Bailey states while there has not yet been an official report of the omicron variant in Holmes County, he believes it will be long.

“We’re not really sure yet how much omicron is here,” he said. “It would be hard to believe that it’s not, but we haven’t had that from an official source. As we march along a little more every day, and the omicron is the most likely variant, getting the infusion may not be in your best interest. We continue to urge people to get vaccinated and wear masks, to be a good steward of your time, your air, and your space and who you’re sharing it with.”

NFCH Chief Operating Officer Spencer Smith, who confirms Washington County has had confirmed instances of the omicron variant, also encourages vaccines and the utilization of masks, adding that those who test positive for Covid should be sure to get a polymerase chain reaction (PCR) test, a molecular test that can determine the which Covid variant is present.

“Similar to how antibiotics work, not every antibiotic is a one-size-fits all for every infection,” said Smith. “It’s important to get the PCR test to know what variant you have in order to know the proper treatment. We want to know which one is the best one to give you. That’s the best way to tailor treatment. The data is there, and if you know what variant is present, you know the best course of action.”

NCFH is also hoping for a new shipment of the infusion treatments.

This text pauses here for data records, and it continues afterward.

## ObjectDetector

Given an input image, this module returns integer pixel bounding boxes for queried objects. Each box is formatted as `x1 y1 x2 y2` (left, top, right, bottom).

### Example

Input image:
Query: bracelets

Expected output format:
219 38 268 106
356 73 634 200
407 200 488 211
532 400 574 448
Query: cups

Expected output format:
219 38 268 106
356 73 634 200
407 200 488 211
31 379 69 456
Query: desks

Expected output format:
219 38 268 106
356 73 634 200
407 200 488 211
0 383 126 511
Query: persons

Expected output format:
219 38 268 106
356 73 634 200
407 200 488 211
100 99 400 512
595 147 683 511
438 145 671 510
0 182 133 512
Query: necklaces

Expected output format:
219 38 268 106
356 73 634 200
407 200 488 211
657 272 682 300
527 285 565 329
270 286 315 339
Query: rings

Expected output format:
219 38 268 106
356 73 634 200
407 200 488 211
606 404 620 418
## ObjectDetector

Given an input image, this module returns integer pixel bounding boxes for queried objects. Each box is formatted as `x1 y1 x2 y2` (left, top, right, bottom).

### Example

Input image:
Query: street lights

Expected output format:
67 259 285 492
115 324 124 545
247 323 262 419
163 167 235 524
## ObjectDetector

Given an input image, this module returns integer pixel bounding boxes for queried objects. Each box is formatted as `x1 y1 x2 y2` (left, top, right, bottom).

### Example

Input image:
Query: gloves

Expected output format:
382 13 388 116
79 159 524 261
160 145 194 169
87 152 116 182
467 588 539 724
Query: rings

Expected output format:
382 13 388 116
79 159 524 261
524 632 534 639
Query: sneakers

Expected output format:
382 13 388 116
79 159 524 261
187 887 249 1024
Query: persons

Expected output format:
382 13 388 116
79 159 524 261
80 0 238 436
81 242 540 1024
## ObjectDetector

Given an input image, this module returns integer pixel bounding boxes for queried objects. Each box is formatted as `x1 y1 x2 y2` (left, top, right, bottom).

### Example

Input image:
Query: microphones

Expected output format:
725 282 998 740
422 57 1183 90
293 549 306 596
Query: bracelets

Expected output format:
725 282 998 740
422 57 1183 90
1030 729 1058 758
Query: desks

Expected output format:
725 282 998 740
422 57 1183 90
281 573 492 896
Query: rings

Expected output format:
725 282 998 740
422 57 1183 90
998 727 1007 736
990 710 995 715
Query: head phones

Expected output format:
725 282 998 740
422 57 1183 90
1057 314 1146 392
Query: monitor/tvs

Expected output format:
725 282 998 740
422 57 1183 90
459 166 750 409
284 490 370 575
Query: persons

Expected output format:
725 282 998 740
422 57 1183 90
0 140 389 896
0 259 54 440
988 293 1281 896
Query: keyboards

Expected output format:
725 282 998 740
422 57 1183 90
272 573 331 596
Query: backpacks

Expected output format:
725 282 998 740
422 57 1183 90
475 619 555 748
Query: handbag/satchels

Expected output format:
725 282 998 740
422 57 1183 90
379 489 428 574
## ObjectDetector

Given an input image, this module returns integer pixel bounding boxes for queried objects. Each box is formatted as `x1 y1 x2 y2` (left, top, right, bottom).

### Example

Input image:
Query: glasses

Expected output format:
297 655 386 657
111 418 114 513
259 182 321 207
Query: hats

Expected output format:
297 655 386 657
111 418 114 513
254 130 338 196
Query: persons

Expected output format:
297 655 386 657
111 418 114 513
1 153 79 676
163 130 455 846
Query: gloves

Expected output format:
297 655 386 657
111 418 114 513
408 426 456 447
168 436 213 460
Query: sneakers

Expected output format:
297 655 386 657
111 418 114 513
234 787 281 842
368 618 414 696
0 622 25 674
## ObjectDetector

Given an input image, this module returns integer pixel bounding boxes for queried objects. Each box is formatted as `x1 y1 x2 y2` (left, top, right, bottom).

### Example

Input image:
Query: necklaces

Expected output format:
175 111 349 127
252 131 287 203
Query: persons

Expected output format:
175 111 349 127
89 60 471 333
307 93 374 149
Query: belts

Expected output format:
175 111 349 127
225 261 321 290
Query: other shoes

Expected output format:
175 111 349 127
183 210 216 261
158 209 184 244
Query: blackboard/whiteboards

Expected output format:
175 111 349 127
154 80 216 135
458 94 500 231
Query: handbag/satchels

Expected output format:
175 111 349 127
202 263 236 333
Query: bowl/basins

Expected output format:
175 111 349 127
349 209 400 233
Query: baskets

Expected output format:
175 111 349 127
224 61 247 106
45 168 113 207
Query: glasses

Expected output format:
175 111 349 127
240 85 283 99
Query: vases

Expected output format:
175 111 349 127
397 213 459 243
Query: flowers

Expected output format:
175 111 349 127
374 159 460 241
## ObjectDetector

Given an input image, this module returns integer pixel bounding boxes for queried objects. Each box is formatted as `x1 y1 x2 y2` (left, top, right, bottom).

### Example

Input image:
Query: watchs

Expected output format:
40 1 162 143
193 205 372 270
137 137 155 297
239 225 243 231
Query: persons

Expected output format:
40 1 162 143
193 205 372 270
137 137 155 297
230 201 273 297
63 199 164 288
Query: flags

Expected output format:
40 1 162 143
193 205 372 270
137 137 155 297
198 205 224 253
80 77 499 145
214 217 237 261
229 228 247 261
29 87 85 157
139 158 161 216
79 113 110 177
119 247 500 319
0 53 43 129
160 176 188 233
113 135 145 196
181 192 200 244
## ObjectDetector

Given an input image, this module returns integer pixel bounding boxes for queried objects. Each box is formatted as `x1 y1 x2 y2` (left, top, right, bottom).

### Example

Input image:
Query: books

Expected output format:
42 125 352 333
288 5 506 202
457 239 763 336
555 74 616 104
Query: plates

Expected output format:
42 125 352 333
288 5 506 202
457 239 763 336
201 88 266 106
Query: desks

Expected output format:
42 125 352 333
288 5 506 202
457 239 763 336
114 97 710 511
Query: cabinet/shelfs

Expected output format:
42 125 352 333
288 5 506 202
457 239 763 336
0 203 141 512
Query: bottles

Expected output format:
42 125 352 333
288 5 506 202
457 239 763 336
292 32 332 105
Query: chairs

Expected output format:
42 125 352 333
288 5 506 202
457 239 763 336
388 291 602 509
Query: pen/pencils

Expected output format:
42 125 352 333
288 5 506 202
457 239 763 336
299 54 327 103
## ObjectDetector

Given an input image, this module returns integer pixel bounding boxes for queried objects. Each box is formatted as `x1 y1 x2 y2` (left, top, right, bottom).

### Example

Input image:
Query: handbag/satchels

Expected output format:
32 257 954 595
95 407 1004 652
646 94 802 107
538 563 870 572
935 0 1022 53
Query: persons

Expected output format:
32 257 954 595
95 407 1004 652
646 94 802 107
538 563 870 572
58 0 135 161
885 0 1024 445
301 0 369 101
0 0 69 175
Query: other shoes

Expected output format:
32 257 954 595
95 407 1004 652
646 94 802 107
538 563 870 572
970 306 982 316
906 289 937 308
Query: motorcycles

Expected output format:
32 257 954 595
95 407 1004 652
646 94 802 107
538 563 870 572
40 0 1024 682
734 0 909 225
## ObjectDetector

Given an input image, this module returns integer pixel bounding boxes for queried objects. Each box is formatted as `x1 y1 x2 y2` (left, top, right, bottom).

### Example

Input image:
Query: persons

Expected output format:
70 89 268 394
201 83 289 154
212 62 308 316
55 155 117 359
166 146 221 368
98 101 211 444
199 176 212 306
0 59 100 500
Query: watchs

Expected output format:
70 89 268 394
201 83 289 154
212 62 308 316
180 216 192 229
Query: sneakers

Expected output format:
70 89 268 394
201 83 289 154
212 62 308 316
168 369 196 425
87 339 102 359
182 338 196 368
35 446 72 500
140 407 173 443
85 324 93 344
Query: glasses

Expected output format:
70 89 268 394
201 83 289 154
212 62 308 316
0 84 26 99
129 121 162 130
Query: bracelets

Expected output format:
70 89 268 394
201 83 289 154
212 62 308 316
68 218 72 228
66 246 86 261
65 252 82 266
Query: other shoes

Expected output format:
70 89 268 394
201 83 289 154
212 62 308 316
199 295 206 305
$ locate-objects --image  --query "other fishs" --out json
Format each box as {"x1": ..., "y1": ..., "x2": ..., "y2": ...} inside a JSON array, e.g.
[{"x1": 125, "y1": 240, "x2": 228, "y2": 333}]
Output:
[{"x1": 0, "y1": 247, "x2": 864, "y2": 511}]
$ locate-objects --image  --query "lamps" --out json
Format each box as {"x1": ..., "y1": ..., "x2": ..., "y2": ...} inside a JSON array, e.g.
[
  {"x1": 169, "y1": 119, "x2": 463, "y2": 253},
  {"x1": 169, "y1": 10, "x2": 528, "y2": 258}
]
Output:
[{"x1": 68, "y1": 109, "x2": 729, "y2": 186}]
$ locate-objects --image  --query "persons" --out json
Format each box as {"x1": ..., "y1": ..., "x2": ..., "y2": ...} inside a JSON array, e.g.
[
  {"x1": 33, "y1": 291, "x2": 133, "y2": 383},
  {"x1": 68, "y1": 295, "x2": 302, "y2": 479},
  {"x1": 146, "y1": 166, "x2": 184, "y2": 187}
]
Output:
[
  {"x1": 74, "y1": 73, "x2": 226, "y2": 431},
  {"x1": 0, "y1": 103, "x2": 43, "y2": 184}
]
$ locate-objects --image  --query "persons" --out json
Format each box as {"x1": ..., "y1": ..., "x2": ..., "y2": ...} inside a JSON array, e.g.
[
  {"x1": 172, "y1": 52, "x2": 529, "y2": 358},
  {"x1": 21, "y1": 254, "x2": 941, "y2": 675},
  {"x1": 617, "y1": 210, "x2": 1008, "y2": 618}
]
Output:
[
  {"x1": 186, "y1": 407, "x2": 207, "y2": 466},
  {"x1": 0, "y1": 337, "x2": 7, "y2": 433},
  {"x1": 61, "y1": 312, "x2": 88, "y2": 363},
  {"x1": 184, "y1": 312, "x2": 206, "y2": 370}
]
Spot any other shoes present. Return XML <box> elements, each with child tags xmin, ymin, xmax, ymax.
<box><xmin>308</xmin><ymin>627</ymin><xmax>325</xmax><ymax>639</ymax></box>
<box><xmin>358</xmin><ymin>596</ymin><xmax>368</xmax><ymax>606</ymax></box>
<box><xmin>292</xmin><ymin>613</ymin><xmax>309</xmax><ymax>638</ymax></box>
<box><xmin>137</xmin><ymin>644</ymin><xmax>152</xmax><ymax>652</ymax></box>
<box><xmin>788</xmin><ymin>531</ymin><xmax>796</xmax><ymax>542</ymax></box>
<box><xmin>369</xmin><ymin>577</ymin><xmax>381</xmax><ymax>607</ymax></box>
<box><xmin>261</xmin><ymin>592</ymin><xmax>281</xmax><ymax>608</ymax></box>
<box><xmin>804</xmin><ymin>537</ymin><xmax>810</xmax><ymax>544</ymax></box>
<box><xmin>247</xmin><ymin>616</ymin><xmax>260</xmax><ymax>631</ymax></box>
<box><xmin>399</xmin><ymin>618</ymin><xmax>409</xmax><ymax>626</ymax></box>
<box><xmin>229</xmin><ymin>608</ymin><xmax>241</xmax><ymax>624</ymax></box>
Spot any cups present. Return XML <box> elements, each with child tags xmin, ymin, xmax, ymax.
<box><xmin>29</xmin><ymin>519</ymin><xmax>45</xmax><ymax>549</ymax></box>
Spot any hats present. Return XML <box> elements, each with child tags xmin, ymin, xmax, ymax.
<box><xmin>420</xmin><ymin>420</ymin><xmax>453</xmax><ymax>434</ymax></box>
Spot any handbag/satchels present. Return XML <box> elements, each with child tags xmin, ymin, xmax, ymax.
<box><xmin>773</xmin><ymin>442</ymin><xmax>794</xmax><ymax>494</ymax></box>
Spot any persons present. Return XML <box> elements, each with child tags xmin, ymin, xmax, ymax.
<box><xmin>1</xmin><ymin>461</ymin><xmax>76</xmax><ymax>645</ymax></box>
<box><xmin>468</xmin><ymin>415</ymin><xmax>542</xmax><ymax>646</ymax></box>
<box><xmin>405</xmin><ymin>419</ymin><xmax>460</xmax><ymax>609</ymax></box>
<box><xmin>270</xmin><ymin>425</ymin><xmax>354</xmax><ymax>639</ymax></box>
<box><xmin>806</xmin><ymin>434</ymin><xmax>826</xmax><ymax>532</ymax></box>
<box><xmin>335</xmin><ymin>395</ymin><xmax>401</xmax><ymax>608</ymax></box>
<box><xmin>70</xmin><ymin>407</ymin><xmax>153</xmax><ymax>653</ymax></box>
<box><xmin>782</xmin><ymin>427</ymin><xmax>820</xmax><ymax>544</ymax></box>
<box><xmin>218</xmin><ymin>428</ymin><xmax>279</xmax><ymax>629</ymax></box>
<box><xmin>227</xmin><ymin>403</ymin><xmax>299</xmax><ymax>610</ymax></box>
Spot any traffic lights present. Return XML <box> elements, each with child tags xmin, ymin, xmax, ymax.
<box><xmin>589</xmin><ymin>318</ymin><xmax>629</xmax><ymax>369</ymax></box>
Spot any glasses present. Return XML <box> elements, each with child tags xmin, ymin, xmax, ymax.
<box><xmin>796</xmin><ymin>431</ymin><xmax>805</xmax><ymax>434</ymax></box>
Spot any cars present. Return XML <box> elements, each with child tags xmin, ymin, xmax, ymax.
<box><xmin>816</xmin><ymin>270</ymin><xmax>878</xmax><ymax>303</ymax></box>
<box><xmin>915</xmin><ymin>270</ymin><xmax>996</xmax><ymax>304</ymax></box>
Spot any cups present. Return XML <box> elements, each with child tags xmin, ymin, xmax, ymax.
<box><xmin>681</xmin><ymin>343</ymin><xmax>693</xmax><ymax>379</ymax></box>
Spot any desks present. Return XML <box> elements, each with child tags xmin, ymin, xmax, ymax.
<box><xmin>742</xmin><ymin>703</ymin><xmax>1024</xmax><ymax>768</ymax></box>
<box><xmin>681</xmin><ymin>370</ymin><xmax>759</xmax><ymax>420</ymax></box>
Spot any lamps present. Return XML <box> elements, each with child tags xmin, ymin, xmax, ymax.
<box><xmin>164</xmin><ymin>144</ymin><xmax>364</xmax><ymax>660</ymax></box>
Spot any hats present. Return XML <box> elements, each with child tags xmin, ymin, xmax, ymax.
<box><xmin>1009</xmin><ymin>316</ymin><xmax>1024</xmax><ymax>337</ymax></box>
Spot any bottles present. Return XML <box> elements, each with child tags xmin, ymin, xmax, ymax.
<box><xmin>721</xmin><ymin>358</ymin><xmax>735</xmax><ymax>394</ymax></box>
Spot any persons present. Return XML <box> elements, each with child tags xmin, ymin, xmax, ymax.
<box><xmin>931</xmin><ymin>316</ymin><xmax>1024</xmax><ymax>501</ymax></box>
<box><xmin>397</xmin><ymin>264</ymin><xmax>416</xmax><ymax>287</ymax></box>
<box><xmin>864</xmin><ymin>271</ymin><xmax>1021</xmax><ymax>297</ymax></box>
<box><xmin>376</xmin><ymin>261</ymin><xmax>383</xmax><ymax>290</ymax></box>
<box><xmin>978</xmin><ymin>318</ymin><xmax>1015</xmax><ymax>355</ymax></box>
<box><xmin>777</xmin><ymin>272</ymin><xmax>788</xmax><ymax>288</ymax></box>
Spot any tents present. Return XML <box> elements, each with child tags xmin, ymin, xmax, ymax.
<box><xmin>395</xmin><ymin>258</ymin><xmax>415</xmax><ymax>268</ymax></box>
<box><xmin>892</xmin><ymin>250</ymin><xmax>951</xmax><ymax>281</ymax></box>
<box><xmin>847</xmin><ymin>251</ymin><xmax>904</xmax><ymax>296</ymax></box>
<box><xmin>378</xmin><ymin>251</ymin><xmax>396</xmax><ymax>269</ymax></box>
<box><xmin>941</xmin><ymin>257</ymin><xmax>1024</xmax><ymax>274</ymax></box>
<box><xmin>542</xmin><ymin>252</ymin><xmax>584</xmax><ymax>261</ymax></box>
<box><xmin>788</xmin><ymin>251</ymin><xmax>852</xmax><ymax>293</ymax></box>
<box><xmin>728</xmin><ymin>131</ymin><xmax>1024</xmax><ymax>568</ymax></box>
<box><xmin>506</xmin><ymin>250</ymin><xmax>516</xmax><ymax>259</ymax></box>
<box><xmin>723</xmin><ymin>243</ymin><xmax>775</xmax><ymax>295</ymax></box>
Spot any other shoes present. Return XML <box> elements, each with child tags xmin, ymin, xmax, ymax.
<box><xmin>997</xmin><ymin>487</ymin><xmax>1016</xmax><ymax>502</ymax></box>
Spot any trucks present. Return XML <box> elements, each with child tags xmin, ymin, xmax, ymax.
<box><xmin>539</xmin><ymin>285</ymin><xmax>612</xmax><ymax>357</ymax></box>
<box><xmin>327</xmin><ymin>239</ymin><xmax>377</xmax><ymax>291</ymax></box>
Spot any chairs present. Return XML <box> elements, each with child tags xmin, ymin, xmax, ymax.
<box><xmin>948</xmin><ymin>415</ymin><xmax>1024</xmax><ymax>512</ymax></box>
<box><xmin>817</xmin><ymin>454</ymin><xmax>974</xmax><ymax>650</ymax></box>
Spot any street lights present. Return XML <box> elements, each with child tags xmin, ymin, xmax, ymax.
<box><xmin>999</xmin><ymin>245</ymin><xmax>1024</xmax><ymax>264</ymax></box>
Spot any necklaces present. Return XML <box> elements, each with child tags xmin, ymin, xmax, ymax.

“We are anticipating receiving another supply, but we don’t know when that will be,” he said. “We do advocate for our local population so that we can have those treatments, and we have a Covid-dedicated staff for testing, treatment, and vaccinations.”

NFCH’s PCR testing lab has also been instrumental in providing data to the CDC.

Meanwhile, state officials are also advocating for Florida residents.

Florida Surgeon General Dr. Joseph Ladpo has criticized the U.S. Department of Health and Human Services (HHS) for pausing shipments in a Dec. 28 letter to HHS Secretary Xavier Becerra. 

“The lack of allocation of this life-saving treatment from the federal government continues to cause another immediate and life-threatening shortage of treatment options to the State of Florida as the Omicron variant spreads throughout the state,” wrote Ladpo.

State Senator George Gainer agreed.

“It is disheartening to have, yet again, found ourselves fighting for better access to monoclonal treatment for our constituents,” said Sen. Gainer. 

“We have and will continue to do everything in our power to get our medical professionals the medicine they need to treat patients. We are a grateful for a governor who has joined us at every step in this fight.”